Hiranandani Communities, part of the Niranjan Hiranandani Group, on Tuesday announced its foray into the senior living segment with the launch of ‘Elements’ at Hiranandani Parks, Oragadam — an integrated township in Chennai. Developed in collaboration with GTB Developers, the 4.5-acre project has a development potential of one million sq. ft. and an estimated value of ₹300 crore. It will feature 400 residences across two phases, each comprising 2BHK apartments of around 700 sq. ft., priced from ₹60 lakh onwards.

“We have over 300 acres at Hiranandani Parks, Oragadam — 200 acres are fully developed, while the remaining 100 acres are available, including for the senior living project,” Niranjan Hiranandani, Founder & Chairman of Hiranandani Communities, told FE

He added that the company is targeting a topline of around ₹4,000 crore from developing the 100-acre space in the next three-four years. This could be a mix of industrial warehousing, senior living, regular apartments, serviced apartments, or even hostel accommodations.

According to Hiranandani, senior living is a “logical extension” as India’s senior living market is growing rapidly, driven by a rising population of retirees seeking independence and community-oriented living. 

Greenbase Industrial and Logistics Parks, a 50:50 joint venture between the Hiranandani Group and US-based private equity firm Blackstone, is also located in Oragadam — home to major automotive and ancillary firms such as Renault Nissan Automotive India, Daimler India, and Apollo Tyres. 

The company has plans to develop 16 million sq. ft. of industrial parks across India, of which 6 million sq. ft. is currently operational in Chennai, Pune, and Nashik. “Our pan India industrial park footprint should go over 20 million sq ft driven by demand for Grade A warehouses from manufacturing and e-commerce players,” Hiranandani said.

Hiranandani noted that the real estate sector is witnessing a phase of consolidation. “In all my 40 years in real estate, I never thought consolidation would happen, but it is now taking place in a big way,” he said.

He explained that earlier, anyone could enter real estate without the financial capability to sustain it. However, The Real Estate (Regulation and Development) Act, 2016 (RERA) has changed that. Developers now need to disclose project details, establish clear legal titles, and obtain approvals before advertising or selling. They must also maintain an escrow account for 70% of collections and provide detailed budgets. “As a result, financially weak players have been slowly eliminated, leading to consolidation,” he said.

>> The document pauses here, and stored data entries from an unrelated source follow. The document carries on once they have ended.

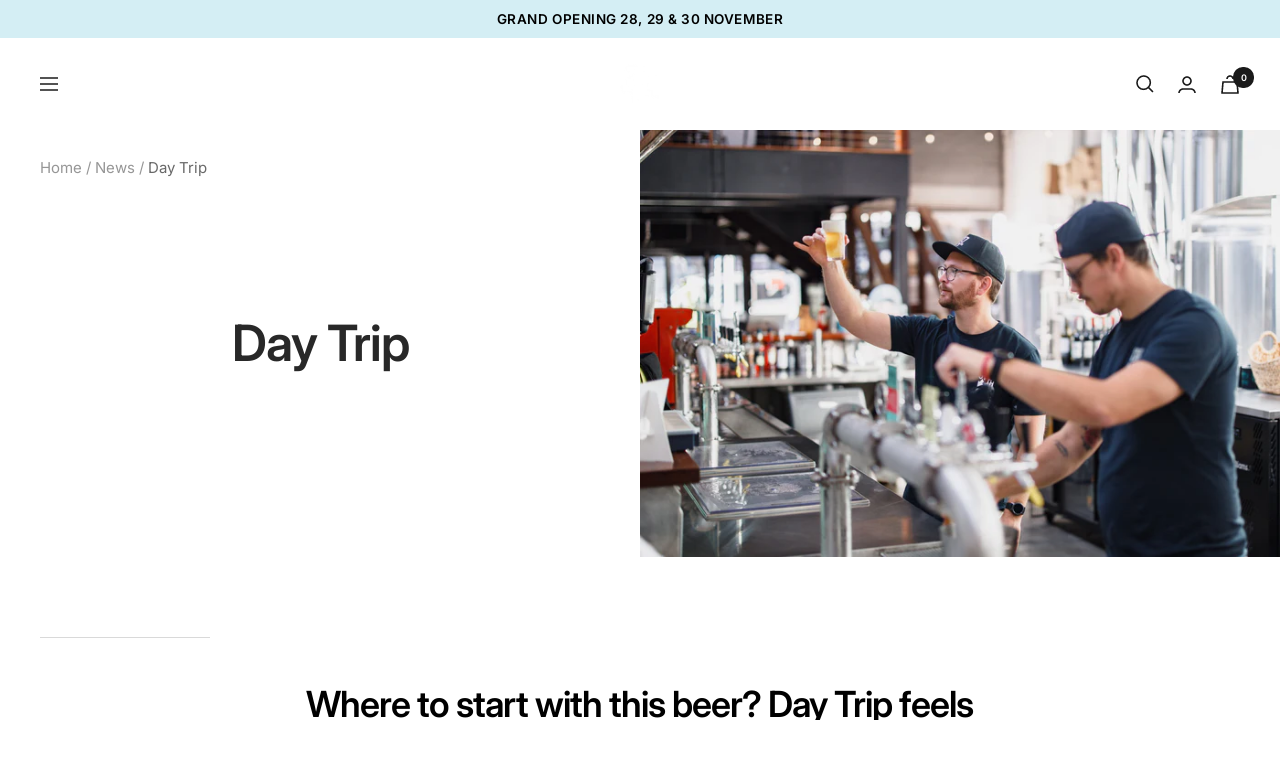

--- FILE ---
content_type: text/css
request_url: https://27southbrewing.com.au/cdn/shop/t/5/assets/custom.css?v=113946739733113682671669351778
body_size: -128
content:
#shopify-section-header{border-bottom:none!important}store-header.header.header--bordered{box-shadow:none!important;background:transparent;mix-blend-mode:difference}.announcement-bar p{text-transform:uppercase;FONT-WEIGHT:600;LETTER-SPACING:.04em;font-size:90%}#shopify-section-footer .footer{border-top:navajowhite}#shopify-section-footer .footer{padding:25px 0}.footer__aside{margin-top:0}.list-collections__item,.article-item__image-container{box-shadow:0 25px 40px #0000001a}.section{margin:120px 0}.vertical-breather{padding:120px 0}.section.section--flush{margin:0}.product-item-meta__price-list-container{display:none}.product-item__label-list{display:none!important}.agp__background{background:#d4eef4!important}.agp__row{background:transparent!important;position:fixed!important;top:50%;left:50%;transform:translate(-50%,-50%)}.agp__button{border-radius:10px!important;border:none!important}.agp__birthdayType__label{margin-bottom:9px}input.agp__birthdayType__button.agp__button{background:#000!important;color:#fff!important;border:none;border-radius:0;width:100%}.agp__birthdayType__dateContainer select{border-color:#000!important;border-radius:0;background:transparent}.agp__rowInner{color:#000!important}
/*# sourceMappingURL=/cdn/shop/t/5/assets/custom.css.map?v=113946739733113682671669351778 */


--- FILE ---
content_type: text/javascript
request_url: https://27southbrewing.com.au/cdn/shop/t/5/assets/custom.js?v=167639537848865775061667790366
body_size: -693
content:
//# sourceMappingURL=/cdn/shop/t/5/assets/custom.js.map?v=167639537848865775061667790366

According to him, in the Mumbai Metropolitan Region, the number of developers has dropped from around 18,000 to about 11,000 since the introduction of RERA.

On the recent GST rate cuts, Hiranandani said they will provide relief to the real estate sector. Especially, the cut from 28% to 18% on items like cement and steel is a direct benefit. “The impact will be more visible in affordable housing than in luxury housing because the benefit of lower construction costs is greater there,” he added.